Golkar: Pasal 7 ayat 6a Bukan Mekanisme Pasar

Kompas.com - 05/04/2012, 06:45 WIB
Ester Meryana

Penulis

JAKARTA, KOMPAS.com - Anggota Komisi VII DPR RI dari Fraksi Partai Golkar Satya Widya Yudha berpendapat, Pasal 7 ayat 6a RUU APBN-Perubahan 2012 tidak berarti menjadikan harga bahan bakar minyak (BBM) bersubsidi mengacu pada mekanisme pasar. Menurut dia, pasal itu semata untuk memberikan peluang kepada pemerintah untuk menyesuaikan harga BBM bersubsidi ketika harga rata-rata minyak mentah Indonesia (ICP) naik jauh melebihi asumsi yang dipatok di APBN-P 2012.

"Yang menjadi market economy apabila (harga BBM bersubsidi) harus disesuaikan dengan harga ICP. Ini tidak, hanya triger saja, hanya starting point buat pemerintah untuk melakukan perbaikan harga," sebut Satya kepada Kompas.com, di Jakarta, Rabu (4/4/2012).

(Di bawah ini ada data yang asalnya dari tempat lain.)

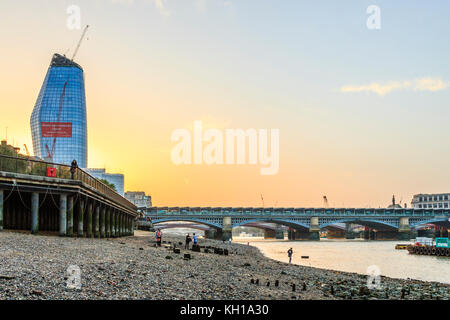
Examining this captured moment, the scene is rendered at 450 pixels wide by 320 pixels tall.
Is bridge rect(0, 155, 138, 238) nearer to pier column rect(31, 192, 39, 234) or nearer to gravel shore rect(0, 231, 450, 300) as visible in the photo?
pier column rect(31, 192, 39, 234)

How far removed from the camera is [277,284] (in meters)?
28.9

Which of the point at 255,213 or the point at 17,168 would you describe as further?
the point at 255,213

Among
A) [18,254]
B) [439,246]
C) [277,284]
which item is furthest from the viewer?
[439,246]

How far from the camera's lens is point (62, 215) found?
4244 cm

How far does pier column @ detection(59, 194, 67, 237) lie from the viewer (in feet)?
137

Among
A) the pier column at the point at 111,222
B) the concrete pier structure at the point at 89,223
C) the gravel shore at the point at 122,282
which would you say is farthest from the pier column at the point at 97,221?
the gravel shore at the point at 122,282

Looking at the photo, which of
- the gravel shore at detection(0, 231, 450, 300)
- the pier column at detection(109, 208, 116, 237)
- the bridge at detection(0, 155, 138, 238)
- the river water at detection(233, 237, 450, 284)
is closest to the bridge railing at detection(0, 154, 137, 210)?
the bridge at detection(0, 155, 138, 238)

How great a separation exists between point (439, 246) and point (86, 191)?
75586 millimetres

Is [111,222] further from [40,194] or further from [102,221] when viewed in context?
[40,194]

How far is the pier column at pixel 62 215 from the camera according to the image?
41.7m

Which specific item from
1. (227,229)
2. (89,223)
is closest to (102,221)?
(89,223)

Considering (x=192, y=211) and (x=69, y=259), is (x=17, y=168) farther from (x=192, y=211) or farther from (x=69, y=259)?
(x=192, y=211)
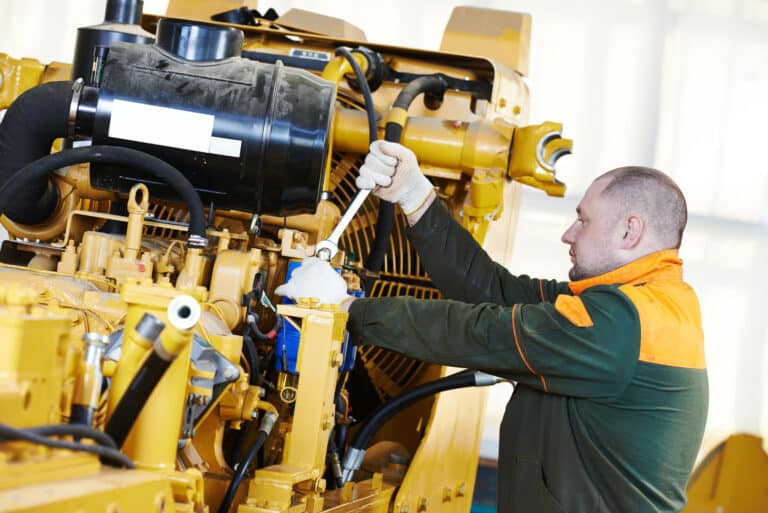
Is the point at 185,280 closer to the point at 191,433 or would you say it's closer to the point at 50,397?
the point at 191,433

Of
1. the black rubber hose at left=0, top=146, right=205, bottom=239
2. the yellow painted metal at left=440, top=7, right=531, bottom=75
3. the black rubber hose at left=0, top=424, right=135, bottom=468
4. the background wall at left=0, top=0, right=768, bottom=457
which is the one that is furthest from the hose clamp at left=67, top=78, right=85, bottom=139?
the background wall at left=0, top=0, right=768, bottom=457

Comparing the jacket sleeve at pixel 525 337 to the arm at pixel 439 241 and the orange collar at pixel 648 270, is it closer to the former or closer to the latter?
the orange collar at pixel 648 270

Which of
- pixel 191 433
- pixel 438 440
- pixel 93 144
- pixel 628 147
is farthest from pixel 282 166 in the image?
pixel 628 147

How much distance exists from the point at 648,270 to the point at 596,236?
14 cm

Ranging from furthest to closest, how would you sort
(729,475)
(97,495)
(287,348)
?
(729,475) < (287,348) < (97,495)

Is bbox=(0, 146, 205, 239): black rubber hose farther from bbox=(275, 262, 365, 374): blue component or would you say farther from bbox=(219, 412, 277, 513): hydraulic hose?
bbox=(219, 412, 277, 513): hydraulic hose

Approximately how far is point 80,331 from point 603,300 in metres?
1.00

Dalam Pasal 7 ayat 6a RUU APBN-P 2012 tertera bahwa pemerintah diberikan kewenangan menyesuaikan harga BBM bersubsidi jika rata-rata harga ICP selama enam bulan terakhir telah lewat 15 persen, yakni 120 dollar AS per barrel, dari asumsi ICP yang dipatok 105 dollar AS per barrel.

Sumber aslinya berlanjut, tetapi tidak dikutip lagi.